It's all got rather Kafka-esque as I try to resolve the ongoing Drosophila importation crisis! It transpires that the people who have decided that importation of Drosophila should be covered by legislation aimed quite properly at preventing the import of diseased farm animals are a subsidiary of Defra (the Department for Environment, Food and Rural Affairs) called Animal Health.

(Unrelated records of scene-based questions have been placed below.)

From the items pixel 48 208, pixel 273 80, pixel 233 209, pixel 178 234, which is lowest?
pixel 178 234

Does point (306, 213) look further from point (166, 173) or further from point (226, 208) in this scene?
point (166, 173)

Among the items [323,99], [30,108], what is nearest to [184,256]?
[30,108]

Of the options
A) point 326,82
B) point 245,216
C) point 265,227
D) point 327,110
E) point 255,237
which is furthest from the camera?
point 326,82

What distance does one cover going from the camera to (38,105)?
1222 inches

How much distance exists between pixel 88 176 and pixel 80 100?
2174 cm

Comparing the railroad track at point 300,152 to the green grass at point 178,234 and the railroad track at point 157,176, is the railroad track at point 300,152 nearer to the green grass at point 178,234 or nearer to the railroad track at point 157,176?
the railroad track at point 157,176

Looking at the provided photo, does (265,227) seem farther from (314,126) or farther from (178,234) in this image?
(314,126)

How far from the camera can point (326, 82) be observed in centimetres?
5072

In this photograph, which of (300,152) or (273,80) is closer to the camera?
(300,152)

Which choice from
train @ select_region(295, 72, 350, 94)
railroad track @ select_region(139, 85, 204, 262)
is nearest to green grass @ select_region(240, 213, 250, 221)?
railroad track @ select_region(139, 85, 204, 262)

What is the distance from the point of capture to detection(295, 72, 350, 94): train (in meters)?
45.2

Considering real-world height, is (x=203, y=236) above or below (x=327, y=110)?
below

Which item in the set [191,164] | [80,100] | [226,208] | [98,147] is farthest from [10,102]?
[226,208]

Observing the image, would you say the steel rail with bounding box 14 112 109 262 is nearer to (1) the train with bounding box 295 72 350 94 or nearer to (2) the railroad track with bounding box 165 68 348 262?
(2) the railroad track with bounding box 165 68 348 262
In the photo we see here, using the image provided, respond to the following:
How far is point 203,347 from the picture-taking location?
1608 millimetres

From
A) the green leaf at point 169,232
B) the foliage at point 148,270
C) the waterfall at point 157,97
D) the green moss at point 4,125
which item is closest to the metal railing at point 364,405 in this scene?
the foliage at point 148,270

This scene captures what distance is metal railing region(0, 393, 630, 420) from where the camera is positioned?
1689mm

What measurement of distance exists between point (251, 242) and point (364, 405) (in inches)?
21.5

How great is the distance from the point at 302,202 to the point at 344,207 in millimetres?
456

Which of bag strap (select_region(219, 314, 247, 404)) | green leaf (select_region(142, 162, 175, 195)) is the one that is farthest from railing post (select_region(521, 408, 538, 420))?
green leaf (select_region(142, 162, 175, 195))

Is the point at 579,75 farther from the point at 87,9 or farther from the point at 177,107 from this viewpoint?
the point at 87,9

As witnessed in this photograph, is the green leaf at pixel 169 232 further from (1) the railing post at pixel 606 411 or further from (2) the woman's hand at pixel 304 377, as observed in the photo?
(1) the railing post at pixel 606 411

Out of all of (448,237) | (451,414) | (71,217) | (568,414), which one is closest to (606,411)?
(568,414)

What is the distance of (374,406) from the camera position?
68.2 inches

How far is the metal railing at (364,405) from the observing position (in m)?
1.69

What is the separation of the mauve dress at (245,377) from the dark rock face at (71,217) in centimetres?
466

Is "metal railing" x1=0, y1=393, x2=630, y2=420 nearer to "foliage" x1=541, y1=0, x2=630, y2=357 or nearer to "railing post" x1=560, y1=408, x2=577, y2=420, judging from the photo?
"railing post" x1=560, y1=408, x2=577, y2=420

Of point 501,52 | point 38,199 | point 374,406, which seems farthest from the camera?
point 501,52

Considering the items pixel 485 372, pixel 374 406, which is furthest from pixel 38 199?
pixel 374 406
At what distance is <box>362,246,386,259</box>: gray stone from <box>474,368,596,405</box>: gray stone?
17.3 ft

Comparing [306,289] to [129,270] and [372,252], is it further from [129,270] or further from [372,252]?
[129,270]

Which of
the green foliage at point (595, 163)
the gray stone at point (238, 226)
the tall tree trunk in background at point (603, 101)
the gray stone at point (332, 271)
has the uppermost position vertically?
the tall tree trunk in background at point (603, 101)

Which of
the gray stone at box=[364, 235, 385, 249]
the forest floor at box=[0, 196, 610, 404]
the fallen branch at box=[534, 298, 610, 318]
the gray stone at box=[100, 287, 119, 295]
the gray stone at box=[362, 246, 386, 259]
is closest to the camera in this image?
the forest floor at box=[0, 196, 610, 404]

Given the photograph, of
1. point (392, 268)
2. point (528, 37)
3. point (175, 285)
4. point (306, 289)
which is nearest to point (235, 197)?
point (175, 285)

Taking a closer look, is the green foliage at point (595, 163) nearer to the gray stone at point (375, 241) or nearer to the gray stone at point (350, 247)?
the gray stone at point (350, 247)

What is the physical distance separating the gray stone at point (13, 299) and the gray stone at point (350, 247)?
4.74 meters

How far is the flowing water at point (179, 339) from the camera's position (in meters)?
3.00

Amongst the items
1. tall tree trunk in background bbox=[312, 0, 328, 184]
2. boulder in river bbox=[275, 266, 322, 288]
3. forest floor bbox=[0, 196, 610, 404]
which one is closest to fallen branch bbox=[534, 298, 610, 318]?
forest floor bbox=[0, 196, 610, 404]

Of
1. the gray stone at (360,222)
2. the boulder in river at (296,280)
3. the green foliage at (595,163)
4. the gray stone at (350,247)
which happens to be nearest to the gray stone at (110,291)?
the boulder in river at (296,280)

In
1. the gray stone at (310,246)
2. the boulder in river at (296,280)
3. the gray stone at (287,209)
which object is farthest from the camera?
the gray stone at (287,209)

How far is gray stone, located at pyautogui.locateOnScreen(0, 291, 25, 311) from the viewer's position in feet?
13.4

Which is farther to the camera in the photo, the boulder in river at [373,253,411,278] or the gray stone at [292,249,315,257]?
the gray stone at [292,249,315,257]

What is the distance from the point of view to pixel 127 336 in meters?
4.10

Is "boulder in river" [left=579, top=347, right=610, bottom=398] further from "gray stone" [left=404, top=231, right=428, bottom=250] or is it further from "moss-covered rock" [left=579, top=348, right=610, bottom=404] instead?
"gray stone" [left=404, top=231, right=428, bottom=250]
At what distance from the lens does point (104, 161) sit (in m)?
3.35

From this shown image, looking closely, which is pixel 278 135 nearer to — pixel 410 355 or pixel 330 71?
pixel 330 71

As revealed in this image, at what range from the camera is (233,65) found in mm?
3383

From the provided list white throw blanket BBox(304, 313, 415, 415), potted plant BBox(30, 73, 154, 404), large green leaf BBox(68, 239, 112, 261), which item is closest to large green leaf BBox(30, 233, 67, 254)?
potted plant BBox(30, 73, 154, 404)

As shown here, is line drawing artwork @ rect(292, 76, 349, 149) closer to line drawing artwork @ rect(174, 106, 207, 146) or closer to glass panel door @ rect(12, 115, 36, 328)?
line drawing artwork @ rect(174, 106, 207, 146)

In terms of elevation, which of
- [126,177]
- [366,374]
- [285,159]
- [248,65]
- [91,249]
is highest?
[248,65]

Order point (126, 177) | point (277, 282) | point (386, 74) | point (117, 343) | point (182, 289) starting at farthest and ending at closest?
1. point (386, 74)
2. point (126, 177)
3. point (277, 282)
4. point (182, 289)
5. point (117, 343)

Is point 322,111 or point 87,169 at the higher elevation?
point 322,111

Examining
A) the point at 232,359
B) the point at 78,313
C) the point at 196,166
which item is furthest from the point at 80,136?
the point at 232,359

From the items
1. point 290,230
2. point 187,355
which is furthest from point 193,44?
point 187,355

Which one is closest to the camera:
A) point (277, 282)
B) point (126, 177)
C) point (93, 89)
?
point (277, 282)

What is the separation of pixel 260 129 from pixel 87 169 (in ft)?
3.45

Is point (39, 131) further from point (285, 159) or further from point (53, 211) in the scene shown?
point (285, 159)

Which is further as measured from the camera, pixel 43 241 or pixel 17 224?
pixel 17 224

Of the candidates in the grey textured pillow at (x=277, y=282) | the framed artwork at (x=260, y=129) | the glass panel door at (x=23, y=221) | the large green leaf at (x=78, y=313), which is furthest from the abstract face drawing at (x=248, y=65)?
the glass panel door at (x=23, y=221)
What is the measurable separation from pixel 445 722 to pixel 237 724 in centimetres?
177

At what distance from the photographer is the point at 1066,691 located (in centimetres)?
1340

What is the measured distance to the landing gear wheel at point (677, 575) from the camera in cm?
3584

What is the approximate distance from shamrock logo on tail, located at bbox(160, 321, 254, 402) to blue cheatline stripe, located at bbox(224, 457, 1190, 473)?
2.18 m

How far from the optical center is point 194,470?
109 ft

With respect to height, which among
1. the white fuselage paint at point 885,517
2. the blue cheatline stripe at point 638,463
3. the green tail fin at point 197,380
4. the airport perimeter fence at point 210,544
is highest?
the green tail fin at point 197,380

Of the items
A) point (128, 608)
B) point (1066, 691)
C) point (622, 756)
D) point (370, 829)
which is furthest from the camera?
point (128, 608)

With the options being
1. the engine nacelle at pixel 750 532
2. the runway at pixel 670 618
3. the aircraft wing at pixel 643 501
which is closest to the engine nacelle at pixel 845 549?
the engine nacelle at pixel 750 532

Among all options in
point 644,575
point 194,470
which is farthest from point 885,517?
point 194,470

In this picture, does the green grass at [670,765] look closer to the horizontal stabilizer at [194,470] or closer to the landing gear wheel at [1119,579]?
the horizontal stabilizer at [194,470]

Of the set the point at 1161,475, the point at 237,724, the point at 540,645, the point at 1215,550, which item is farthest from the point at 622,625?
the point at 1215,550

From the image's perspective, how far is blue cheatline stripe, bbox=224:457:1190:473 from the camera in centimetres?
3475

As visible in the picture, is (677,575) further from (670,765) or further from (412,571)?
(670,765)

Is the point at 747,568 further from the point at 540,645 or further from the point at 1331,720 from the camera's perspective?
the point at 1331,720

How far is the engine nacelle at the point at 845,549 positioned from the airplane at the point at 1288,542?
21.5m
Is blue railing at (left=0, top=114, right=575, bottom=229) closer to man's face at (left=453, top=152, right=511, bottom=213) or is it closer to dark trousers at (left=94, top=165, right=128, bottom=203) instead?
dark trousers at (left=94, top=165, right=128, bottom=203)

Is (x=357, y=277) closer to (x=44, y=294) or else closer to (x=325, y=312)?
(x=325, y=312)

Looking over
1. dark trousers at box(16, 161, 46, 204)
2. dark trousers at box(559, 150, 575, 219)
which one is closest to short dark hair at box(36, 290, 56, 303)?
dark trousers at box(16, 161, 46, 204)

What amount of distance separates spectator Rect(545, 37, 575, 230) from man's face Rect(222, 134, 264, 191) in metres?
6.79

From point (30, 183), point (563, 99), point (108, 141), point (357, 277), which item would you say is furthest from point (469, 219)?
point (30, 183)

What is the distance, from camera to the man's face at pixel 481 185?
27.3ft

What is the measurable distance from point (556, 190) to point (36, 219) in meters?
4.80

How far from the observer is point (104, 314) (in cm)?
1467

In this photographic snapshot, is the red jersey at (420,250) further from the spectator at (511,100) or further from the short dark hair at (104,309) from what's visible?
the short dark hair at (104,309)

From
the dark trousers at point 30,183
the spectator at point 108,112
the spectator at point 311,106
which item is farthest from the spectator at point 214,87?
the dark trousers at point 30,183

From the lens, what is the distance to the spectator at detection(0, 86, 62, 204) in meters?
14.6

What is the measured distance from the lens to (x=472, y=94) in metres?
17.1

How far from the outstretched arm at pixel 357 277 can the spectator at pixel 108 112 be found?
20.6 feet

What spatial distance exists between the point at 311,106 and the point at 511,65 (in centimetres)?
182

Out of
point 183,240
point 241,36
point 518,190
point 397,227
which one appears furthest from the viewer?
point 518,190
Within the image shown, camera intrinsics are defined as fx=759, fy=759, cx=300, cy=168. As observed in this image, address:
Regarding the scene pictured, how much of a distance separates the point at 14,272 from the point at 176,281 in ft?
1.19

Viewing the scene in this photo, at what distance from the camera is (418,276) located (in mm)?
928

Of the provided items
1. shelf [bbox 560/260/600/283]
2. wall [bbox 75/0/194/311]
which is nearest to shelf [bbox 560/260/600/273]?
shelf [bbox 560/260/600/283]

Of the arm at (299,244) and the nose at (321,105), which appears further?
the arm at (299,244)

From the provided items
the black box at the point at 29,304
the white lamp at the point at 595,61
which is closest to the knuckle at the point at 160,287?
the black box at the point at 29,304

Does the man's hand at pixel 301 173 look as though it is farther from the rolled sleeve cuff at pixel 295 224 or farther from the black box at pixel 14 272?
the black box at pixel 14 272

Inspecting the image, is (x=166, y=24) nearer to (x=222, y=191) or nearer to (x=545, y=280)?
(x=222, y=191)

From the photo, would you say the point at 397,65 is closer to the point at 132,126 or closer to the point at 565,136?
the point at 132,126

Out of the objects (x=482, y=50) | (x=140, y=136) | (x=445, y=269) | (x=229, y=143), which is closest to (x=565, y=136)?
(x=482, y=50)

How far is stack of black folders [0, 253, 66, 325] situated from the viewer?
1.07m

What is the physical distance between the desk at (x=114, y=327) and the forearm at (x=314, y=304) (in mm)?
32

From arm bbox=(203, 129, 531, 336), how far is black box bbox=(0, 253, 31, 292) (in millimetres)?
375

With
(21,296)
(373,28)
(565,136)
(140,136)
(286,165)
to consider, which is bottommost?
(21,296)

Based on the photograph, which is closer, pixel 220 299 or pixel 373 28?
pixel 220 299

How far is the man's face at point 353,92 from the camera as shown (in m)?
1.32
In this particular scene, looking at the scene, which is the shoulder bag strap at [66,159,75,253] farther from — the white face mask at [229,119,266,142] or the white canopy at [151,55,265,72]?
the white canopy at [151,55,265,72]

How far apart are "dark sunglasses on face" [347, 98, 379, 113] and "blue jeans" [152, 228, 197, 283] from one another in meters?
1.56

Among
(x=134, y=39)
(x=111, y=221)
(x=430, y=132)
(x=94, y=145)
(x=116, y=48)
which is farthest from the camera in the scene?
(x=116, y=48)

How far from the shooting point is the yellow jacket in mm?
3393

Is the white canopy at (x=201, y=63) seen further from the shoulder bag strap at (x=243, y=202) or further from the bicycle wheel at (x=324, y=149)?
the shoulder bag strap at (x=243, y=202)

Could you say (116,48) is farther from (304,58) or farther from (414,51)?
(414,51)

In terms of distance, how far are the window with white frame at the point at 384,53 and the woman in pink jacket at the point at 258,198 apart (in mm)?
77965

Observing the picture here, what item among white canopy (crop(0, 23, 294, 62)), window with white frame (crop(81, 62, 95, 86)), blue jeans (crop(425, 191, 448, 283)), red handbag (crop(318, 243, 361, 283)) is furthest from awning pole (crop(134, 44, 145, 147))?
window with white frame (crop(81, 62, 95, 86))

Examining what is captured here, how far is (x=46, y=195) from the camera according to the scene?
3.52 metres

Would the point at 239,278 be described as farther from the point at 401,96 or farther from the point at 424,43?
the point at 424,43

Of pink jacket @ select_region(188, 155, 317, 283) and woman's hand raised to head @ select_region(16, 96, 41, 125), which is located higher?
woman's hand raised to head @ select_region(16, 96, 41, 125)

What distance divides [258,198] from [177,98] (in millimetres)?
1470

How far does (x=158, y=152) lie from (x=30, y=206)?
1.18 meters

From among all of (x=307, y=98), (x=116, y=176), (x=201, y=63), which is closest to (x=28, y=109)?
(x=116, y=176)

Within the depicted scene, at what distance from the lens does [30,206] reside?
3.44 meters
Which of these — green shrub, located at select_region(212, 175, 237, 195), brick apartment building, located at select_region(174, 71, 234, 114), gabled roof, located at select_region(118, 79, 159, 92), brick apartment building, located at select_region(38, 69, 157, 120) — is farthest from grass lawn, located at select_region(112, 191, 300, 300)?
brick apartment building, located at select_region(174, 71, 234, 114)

Now clearly these people have a vitally important job, particularly in light of recent outbreaks of bluetongue, foot and mouth and the potential threat of avian influenza (to which we can add the problems currently afflicting honey bees). But nowhere on their website do I see indication of why they feel they need to hold up my harmless flies, which are not an agricultural pest, transmit no disease, are not harmful, and in any case would be unable to survive outdoors anyway. To add to that list of characteristics, these are weak strains carrying recessive lethal mutations. This is how they describe themselves and their responsibilities:
Animal Health is the government's executive agency primarily responsible for ensuring that farmed animals in England, Scotland and Wales are healthy, disease-free and well looked after.
We also have responsibility for managing outbreaks of notifiable animal diseases, and in this way we support the farming industry, helping it compete successfully worldwide, protect the welfare of farmed animals and safeguard public health from animal bourn disease.
The agency become Animal Health on 1st April 2007 following the merger of the State Veterinary Service (SVS), Dairy Hygiene Inspectorate and Egg Marketing Inspectorate and the Wildlife Licensing and Registration Service.
We are sponsored by, and work on behalf of, the Department for the Environment, Food and Rural Affairs (Defra), the Scottish Executive and Welsh Assembly Government across Great Britain implementing the animal health and welfare policies primarily on farms, at livestock markets and during transport.
We also work for the Food Standards Agency to protect public health by ensuring that dairy hygiene and egg production standards are met.
We also regulate the trade in endangered species.
None of this seems to put the importation of research invertebrates under their control.
I spent an hour or so on the phone to them this morning, but I've been unable to make them budge. I'm not quite sure what to do. Perhaps we need to make a trip to the USA so we can bring them back as pets (and therefore exempt under the European Directive I was quoted).
I am beginning to feel like a character in a Franz Kafka novel, so I've tagged this blog article "humour". If I didn't laugh, I would cry.